Copy each line exactly.

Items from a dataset
[start]

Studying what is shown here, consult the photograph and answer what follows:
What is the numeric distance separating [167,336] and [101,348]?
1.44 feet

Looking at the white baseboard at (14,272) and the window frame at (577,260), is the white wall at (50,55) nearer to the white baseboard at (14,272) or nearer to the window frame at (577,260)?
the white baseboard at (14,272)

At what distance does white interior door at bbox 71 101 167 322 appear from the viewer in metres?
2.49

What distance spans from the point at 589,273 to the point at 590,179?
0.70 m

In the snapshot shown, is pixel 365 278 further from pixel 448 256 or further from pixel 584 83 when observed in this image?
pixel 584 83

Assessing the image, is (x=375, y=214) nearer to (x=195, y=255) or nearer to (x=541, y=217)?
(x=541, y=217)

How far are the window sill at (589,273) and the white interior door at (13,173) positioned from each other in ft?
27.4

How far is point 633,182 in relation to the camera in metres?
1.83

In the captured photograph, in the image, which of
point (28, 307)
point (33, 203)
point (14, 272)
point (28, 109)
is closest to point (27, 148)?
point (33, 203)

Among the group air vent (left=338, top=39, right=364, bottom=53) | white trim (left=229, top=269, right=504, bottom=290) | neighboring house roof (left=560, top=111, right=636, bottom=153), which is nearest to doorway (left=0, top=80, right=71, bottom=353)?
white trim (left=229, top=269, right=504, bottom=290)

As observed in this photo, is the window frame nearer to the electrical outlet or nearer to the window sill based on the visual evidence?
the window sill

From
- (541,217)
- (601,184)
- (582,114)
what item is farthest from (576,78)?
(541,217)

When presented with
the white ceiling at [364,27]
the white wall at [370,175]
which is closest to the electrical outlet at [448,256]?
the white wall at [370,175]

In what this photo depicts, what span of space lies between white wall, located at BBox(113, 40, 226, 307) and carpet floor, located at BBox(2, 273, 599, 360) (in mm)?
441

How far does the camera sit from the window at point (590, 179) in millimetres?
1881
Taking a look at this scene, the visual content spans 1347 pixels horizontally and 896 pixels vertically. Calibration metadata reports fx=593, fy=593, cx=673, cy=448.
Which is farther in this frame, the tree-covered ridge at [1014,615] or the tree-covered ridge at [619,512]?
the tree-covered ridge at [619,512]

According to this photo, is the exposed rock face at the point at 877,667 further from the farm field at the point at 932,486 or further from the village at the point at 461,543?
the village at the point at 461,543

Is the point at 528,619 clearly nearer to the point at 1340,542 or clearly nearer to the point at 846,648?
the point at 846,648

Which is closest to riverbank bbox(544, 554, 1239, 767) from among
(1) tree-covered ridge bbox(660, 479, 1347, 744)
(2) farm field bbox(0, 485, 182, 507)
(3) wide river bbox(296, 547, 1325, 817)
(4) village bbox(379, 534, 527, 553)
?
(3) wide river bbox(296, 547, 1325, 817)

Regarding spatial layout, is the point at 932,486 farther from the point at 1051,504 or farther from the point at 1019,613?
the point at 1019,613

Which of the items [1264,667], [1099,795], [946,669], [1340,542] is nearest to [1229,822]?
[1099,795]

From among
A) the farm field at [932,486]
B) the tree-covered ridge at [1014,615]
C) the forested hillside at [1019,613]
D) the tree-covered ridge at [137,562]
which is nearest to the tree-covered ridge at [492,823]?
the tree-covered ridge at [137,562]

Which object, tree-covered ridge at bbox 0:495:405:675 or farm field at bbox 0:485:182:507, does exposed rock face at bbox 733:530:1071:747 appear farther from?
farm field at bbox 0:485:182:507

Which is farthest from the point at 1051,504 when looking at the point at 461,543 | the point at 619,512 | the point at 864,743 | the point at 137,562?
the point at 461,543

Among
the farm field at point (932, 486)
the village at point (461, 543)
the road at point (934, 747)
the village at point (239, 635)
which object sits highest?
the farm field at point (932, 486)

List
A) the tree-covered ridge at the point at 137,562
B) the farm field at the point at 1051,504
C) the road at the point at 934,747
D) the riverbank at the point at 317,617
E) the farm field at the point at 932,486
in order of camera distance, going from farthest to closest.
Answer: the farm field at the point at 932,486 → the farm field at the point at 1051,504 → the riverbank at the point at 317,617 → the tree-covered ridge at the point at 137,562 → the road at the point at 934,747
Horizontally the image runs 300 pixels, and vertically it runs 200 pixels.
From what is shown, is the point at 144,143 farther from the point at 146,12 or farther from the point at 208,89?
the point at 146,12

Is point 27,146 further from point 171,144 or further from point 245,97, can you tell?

[end]

__Expected output__.
Studying what is shown here, consult the photograph and answer what follows:
What is the numeric distance separating [167,336] and [101,348]?
1.44 feet

Looking at the white baseboard at (14,272) and the window frame at (577,260), is the white wall at (50,55) nearer to the white baseboard at (14,272) or nearer to the window frame at (577,260)?
the white baseboard at (14,272)

At what distance does white interior door at bbox 71 101 167 322 appear from the viewer in metres?
2.49

What distance spans from the point at 589,273 to the point at 590,179?
0.70 m

In the snapshot shown, is pixel 365 278 further from pixel 448 256 or further from pixel 584 83 when observed in this image?
pixel 584 83

Assessing the image, is (x=375, y=214) nearer to (x=195, y=255) or nearer to (x=541, y=217)?
(x=541, y=217)

How far are the window sill at (589,273) and the white interior door at (13,173) positioned from each other in ft?
27.4

How far is point 633,182 in relation to the camera in metres?
1.83

In the captured photograph, in the image, which of
point (28, 307)
point (33, 203)
point (14, 272)
point (28, 109)
is closest to point (27, 148)?
point (33, 203)

Among the group air vent (left=338, top=39, right=364, bottom=53) | white trim (left=229, top=269, right=504, bottom=290) | neighboring house roof (left=560, top=111, right=636, bottom=153), which is nearest to doorway (left=0, top=80, right=71, bottom=353)?
white trim (left=229, top=269, right=504, bottom=290)

As observed in this photo, is the window frame nearer to the electrical outlet or nearer to the window sill based on the visual evidence?
the window sill

From
- (541,217)
- (601,184)
- (582,114)
what item is farthest from (576,78)?
(541,217)

When presented with
the white ceiling at [364,27]
the white wall at [370,175]
which is closest to the electrical outlet at [448,256]?
the white wall at [370,175]

In what this photo depicts, what span of space lies between white wall, located at BBox(113, 40, 226, 307) and carpet floor, located at BBox(2, 273, 599, 360) (in mm)?
441

How far does the camera sit from the window at point (590, 179) in millimetres?
1881
Taking a look at this scene, the visual content spans 1347 pixels horizontally and 896 pixels vertically. Calibration metadata reports fx=593, fy=593, cx=673, cy=448.
Which is farther in this frame, the tree-covered ridge at [1014,615] or the tree-covered ridge at [619,512]?
the tree-covered ridge at [619,512]

According to this photo, is the exposed rock face at the point at 877,667 further from the farm field at the point at 932,486 or further from the village at the point at 461,543?
the village at the point at 461,543

Is the point at 528,619 clearly nearer to the point at 1340,542 or clearly nearer to the point at 846,648?
the point at 846,648

Which is closest to riverbank bbox(544, 554, 1239, 767) from among
(1) tree-covered ridge bbox(660, 479, 1347, 744)
(2) farm field bbox(0, 485, 182, 507)
(3) wide river bbox(296, 547, 1325, 817)
(4) village bbox(379, 534, 527, 553)
?
(3) wide river bbox(296, 547, 1325, 817)

Regarding spatial layout, is the point at 932,486 farther from the point at 1051,504 or farther from the point at 1019,613?
the point at 1019,613

Which of the items [1264,667], [1099,795], [946,669], [1340,542] is nearest to [1229,822]?
[1099,795]

From among
A) the farm field at [932,486]
B) the tree-covered ridge at [1014,615]
C) the forested hillside at [1019,613]
D) the tree-covered ridge at [137,562]
which is nearest to the tree-covered ridge at [492,823]?
the tree-covered ridge at [137,562]

Which object, tree-covered ridge at bbox 0:495:405:675 or farm field at bbox 0:485:182:507, does exposed rock face at bbox 733:530:1071:747 appear farther from?
farm field at bbox 0:485:182:507

Which is farthest from the point at 1051,504 when looking at the point at 461,543 | the point at 619,512 | the point at 864,743 | the point at 137,562?
the point at 461,543

Among
the farm field at point (932, 486)
the village at point (461, 543)
the road at point (934, 747)
the village at point (239, 635)
which object sits highest?
the farm field at point (932, 486)

List
A) the tree-covered ridge at the point at 137,562
B) the farm field at the point at 1051,504
C) the road at the point at 934,747
D) the riverbank at the point at 317,617
E) the farm field at the point at 932,486
in order of camera distance, going from farthest to closest.
Answer: the farm field at the point at 932,486 → the farm field at the point at 1051,504 → the riverbank at the point at 317,617 → the tree-covered ridge at the point at 137,562 → the road at the point at 934,747
Horizontally the image runs 300 pixels, and vertically it runs 200 pixels.
From what is shown, is the point at 144,143 farther from the point at 146,12 or farther from the point at 208,89?
the point at 146,12

Is point 27,146 further from point 171,144 or further from point 245,97, can you tell?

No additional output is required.